__SOURCE EXCERPT__.
## START
Natural noise from waves, wind, rain and even earthquakes is common in oceans. Unfortunately, man made noise from oil and gas drilling, sonar, and ships is also present.

Low frequency noise has doubled off the California coast every decade since the nineteen sixties. The main culprits are ships' propellers. They not only generate continuous low frequency sound, some propellers cavitate, which means they create air bubbles that collapse, creating loud popping sounds.

Calling All Whales



Whales use low frequency calls to communicate across thousands of miles of ocean. They are threatened by noise pollution because it can prevent them from contacting each other and from locating prey. Endangered humpback and right whales, which use fibrous baleen to strain food from the water, are the most at risk.
## END
Extend the passage on ocean noise and whales with a few more sentences, starting after its last line.

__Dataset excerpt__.
## START
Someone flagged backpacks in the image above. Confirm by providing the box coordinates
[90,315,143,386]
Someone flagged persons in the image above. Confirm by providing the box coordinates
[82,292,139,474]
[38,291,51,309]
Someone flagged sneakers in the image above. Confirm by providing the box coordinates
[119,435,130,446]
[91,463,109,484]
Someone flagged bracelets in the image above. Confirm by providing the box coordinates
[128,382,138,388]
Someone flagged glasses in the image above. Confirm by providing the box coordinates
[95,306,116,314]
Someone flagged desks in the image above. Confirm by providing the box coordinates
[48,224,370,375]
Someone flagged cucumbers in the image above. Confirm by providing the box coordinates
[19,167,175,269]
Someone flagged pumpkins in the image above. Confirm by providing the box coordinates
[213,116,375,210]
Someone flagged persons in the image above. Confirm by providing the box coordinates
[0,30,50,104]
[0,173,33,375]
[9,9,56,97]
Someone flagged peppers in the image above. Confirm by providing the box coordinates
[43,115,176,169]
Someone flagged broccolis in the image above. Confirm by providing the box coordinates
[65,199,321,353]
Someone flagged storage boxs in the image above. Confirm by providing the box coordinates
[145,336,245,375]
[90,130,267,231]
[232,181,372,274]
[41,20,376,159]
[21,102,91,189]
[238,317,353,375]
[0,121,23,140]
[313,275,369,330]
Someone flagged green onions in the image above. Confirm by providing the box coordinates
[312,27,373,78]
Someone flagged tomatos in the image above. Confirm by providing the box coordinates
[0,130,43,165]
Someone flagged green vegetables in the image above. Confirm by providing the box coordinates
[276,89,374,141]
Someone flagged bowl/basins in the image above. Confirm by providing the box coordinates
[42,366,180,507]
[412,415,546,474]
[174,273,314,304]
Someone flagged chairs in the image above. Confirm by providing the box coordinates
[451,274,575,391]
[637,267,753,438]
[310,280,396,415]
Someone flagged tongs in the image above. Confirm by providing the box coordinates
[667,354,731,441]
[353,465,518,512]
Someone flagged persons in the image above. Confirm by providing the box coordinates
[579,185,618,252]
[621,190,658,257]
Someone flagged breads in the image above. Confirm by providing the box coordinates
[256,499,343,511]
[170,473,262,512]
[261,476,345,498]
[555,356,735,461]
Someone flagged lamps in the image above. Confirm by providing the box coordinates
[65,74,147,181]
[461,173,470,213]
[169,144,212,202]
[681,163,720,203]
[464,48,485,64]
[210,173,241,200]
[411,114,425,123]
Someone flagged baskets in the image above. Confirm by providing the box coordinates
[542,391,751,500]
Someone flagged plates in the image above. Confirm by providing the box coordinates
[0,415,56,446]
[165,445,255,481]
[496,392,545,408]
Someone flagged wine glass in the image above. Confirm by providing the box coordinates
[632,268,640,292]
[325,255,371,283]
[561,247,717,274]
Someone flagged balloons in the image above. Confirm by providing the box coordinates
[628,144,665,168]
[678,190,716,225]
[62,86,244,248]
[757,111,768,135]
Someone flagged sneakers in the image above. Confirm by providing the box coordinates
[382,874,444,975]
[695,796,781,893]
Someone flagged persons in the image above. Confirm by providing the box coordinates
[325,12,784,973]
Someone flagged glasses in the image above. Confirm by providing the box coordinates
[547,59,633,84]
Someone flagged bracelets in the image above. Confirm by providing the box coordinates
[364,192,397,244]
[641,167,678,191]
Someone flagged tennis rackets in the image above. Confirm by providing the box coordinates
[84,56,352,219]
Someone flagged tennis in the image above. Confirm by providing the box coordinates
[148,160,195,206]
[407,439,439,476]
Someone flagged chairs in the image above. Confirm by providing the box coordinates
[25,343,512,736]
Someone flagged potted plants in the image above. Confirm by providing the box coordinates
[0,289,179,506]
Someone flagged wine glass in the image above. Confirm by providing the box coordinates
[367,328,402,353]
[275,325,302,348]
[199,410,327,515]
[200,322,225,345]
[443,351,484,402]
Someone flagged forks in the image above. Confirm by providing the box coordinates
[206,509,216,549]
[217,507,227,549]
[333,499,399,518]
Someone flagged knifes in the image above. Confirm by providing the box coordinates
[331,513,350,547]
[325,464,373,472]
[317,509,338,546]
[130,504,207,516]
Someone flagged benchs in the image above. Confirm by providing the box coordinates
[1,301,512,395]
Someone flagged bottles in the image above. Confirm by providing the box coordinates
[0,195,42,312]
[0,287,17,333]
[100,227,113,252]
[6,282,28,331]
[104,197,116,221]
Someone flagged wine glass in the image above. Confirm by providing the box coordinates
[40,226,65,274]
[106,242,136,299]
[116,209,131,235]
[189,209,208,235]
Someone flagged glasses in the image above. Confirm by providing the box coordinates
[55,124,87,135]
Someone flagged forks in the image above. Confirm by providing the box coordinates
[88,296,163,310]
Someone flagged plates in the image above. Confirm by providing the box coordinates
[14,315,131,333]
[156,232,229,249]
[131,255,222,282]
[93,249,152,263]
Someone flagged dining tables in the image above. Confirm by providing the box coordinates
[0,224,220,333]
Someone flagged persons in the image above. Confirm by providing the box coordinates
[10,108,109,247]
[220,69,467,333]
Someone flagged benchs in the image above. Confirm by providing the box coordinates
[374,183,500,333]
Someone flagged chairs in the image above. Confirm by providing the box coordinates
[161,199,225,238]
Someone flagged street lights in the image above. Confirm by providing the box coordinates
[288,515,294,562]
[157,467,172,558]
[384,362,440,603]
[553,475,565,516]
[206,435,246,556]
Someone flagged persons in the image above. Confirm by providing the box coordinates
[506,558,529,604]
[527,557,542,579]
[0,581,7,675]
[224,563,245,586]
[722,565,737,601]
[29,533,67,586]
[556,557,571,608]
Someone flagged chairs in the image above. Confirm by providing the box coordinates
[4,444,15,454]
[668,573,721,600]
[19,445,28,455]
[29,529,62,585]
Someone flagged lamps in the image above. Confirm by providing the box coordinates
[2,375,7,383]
## END
__RESULT FOR THIS EXERCISE__.
Scientists studying right whales off Canada's east coast have discovered that whales are sending louder calls through the water to make themselves heard. Because they invest more energy in making calls, they have less energy available for finding food and mating. Other scientists measuring whale calls against background noise pollution have discovered that right whales have lost about eighty percent of their normal communication area. This could seriously affect survival of this already threatened species.

Noise Pollution



Scientists don't have badges and guns, but they are trying to correct the noise pollution problem. By tracking ships and marine mammals and understanding how noise travels, they are creating sound maps.

They hope to get shipping lanes moved so that the noise pollution ships create will not overlap with areas most important to the whales.